Many thanks to all who helped coordinate Fr. Bill’s farewell reception last Sunday. We wish Bill the best as he moves to Immaculate Conception in Durham. I know that many people will miss Bill. Below are the “Top 10 Ways Fr. Bill Will Be Missed” as I see it….a blessed Labor Day weekend to all!
Top 10 Ways Fr. Bill will be missed….
10. Easy to identify Bill’s whereabouts based on “Will Flex 4 Food” sticker on back window of car.
9. Staff subcommittee established to determine best campus location for the “Bill McConville Full-Length Posing Mirror.”
8. Easy to tell Bill had last mass based on 40-pound barbells left in sleeves of presider vestments.
7. Only remaining friar over 60 known to use the term “dude” in everyday conversation.
6. Easier for remaining friars to find jar of peanut butter behind 256-ounce plastic bin of “multi-strength, fast-acting, maximum energy, intense focus, amplified endurance, explosive power, zero-crash, zero-sugar, pre-workout energy drink – vanilla flavor.”
5. Community Center staff no longer placed in awkward position of having to decide which FrancisFest t-shirt size is most flattering to Bill’s physique.

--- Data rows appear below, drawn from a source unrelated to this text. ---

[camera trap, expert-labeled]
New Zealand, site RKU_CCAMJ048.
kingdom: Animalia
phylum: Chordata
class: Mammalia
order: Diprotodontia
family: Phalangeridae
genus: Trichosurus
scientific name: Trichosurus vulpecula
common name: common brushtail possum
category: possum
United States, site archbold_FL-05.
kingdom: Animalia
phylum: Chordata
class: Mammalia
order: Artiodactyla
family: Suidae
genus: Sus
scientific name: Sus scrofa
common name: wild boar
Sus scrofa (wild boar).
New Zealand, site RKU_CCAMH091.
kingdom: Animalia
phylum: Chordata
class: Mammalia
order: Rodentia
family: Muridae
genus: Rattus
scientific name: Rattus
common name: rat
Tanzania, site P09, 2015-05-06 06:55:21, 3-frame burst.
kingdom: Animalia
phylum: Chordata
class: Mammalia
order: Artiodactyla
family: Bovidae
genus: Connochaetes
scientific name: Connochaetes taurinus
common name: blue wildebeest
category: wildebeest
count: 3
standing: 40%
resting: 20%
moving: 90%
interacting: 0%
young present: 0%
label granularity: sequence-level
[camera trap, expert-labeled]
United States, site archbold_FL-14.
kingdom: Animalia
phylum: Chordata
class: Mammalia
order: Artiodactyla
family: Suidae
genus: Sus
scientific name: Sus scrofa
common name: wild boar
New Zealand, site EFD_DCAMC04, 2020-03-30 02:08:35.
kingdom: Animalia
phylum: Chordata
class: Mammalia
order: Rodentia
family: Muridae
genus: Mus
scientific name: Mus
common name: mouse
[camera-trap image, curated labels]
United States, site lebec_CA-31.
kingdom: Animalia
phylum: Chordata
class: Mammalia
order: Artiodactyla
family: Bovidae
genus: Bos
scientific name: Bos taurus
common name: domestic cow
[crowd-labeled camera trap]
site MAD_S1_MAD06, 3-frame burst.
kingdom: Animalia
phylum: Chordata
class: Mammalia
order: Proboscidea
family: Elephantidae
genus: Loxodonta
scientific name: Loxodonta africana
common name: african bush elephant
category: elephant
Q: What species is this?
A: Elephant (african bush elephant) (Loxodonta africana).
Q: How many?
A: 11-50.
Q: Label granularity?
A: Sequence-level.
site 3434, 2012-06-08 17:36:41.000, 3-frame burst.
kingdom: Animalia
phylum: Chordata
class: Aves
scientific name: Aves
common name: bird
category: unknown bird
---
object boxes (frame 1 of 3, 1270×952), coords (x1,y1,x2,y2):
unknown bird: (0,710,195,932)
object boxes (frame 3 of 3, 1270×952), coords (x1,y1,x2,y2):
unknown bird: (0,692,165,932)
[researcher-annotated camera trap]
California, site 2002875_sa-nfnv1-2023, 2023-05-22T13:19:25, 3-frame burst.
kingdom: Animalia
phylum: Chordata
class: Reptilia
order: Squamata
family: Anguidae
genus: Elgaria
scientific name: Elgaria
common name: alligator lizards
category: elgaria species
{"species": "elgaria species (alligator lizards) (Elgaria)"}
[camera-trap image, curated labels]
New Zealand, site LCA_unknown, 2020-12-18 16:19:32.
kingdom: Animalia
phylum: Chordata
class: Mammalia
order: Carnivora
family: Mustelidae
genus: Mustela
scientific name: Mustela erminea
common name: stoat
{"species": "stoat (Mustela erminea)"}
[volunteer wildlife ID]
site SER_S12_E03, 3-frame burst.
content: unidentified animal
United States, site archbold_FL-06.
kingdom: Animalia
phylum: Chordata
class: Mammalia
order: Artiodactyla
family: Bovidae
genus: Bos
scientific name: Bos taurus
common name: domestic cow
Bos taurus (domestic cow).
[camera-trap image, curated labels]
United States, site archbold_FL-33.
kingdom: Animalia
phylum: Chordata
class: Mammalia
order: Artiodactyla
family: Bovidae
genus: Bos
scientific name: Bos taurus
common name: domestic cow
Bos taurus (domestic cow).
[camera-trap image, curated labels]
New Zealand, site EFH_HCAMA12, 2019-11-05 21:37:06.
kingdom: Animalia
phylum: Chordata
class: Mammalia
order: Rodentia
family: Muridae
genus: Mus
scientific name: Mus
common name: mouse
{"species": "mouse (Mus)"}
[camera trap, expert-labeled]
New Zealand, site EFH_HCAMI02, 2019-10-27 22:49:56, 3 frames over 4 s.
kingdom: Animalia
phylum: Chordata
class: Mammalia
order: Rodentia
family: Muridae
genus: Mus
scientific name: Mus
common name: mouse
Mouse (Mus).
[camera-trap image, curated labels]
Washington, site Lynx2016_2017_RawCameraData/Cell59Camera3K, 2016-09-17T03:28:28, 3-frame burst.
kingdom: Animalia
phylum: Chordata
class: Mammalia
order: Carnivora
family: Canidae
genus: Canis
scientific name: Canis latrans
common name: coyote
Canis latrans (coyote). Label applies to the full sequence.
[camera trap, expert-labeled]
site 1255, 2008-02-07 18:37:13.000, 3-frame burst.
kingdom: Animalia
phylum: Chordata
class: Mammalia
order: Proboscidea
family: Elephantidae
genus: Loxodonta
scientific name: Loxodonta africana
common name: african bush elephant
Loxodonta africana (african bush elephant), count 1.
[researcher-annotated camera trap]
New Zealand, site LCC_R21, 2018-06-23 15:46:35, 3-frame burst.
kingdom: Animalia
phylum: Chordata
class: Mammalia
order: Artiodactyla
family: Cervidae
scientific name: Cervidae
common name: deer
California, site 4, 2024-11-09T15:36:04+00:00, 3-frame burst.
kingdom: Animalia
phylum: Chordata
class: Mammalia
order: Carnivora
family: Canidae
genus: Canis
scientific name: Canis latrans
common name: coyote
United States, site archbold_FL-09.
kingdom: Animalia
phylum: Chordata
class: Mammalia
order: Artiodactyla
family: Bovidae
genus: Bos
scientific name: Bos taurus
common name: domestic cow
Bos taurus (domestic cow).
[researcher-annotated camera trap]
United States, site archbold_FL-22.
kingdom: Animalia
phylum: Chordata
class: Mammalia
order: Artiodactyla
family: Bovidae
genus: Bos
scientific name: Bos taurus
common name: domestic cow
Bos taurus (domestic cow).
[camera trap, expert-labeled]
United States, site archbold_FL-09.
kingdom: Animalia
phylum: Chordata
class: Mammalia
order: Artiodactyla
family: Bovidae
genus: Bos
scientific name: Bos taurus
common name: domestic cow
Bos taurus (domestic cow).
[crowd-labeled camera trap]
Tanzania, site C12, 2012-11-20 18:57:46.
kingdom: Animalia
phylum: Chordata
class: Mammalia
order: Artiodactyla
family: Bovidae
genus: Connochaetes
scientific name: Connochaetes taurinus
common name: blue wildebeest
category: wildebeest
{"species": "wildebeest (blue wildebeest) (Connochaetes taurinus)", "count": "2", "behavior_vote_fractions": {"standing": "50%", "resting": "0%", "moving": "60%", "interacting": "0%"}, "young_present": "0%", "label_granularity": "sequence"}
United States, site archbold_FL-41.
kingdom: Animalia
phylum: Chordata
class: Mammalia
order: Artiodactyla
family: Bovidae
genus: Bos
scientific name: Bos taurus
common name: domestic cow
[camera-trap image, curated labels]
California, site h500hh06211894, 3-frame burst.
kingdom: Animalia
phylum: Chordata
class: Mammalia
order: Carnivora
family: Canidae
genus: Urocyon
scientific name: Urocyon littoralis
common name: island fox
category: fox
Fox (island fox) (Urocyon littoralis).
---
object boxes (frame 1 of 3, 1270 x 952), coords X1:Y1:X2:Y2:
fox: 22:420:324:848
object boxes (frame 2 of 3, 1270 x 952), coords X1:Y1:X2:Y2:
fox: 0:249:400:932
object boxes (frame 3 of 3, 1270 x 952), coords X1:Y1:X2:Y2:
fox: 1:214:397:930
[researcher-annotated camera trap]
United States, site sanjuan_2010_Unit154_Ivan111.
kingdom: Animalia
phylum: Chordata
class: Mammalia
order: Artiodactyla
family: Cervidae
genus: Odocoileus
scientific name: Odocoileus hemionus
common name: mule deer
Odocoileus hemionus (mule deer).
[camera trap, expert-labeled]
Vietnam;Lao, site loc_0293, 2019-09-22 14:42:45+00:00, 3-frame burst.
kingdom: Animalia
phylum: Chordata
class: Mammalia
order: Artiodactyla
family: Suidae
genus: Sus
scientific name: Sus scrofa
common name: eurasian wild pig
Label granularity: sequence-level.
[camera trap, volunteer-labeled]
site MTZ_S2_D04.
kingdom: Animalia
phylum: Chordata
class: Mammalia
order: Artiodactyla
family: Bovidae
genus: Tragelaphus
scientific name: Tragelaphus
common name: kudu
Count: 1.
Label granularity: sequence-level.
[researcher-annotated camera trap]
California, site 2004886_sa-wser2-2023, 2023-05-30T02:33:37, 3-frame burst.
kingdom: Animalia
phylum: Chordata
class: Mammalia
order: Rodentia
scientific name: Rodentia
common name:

4. Parish budgeting process adversely affected by decline in donations to the “Bill McConville Endowment for Bicep Development.”
3. Watching Bill “flex for food” on median strip of Leesville Road at 540 and accepting “to-go” bags from passing motorists of “multi-strength, fast-acting, maximum energy, intense focus, amplified endurance, explosive power, zero-crash, zero-sugar, pre-workout energy drink – fruit punch flavor.”
2. No more late night phone calls from Schwarzenegger and Stallone reminiscing about the “good old days.”
1. Because he is a smart, funny, wise, holy, human, lovably fallible man who will be missed by a great many people.